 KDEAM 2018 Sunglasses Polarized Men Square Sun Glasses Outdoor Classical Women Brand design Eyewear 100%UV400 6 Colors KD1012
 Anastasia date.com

---

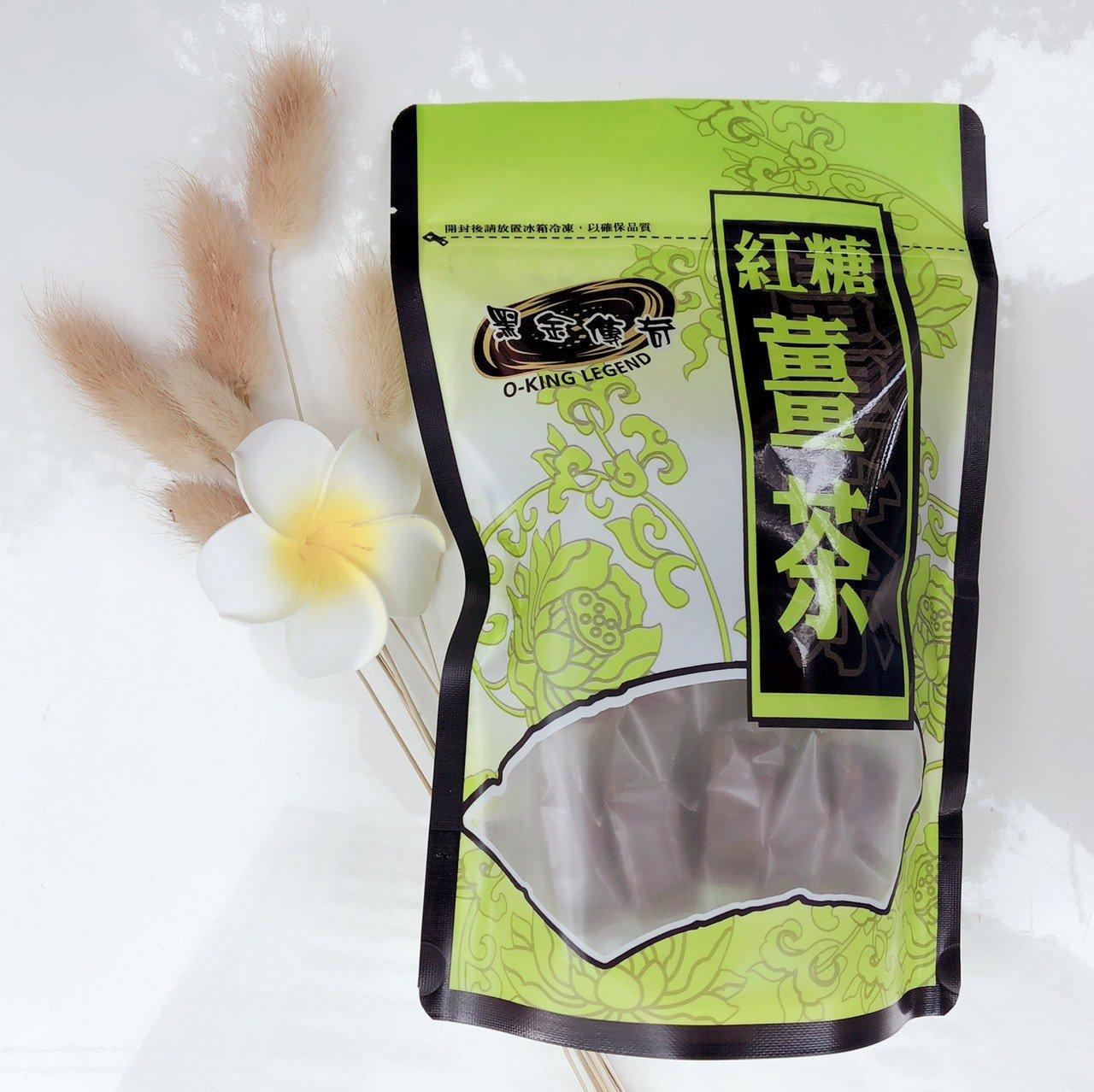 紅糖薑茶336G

# What the exercise asks
Write down, word for word, the lines above from the one containing "KDEAM 2018 Sunglasses" through the one containing "Anastasia date.com", both ends included.

# Solution
 KDEAM 2018 Sunglasses Polarized Men Square Sun Glasses Outdoor Classical Women Brand design Eyewear 100%UV400 6 Colors KD1012
 Anastasia date.com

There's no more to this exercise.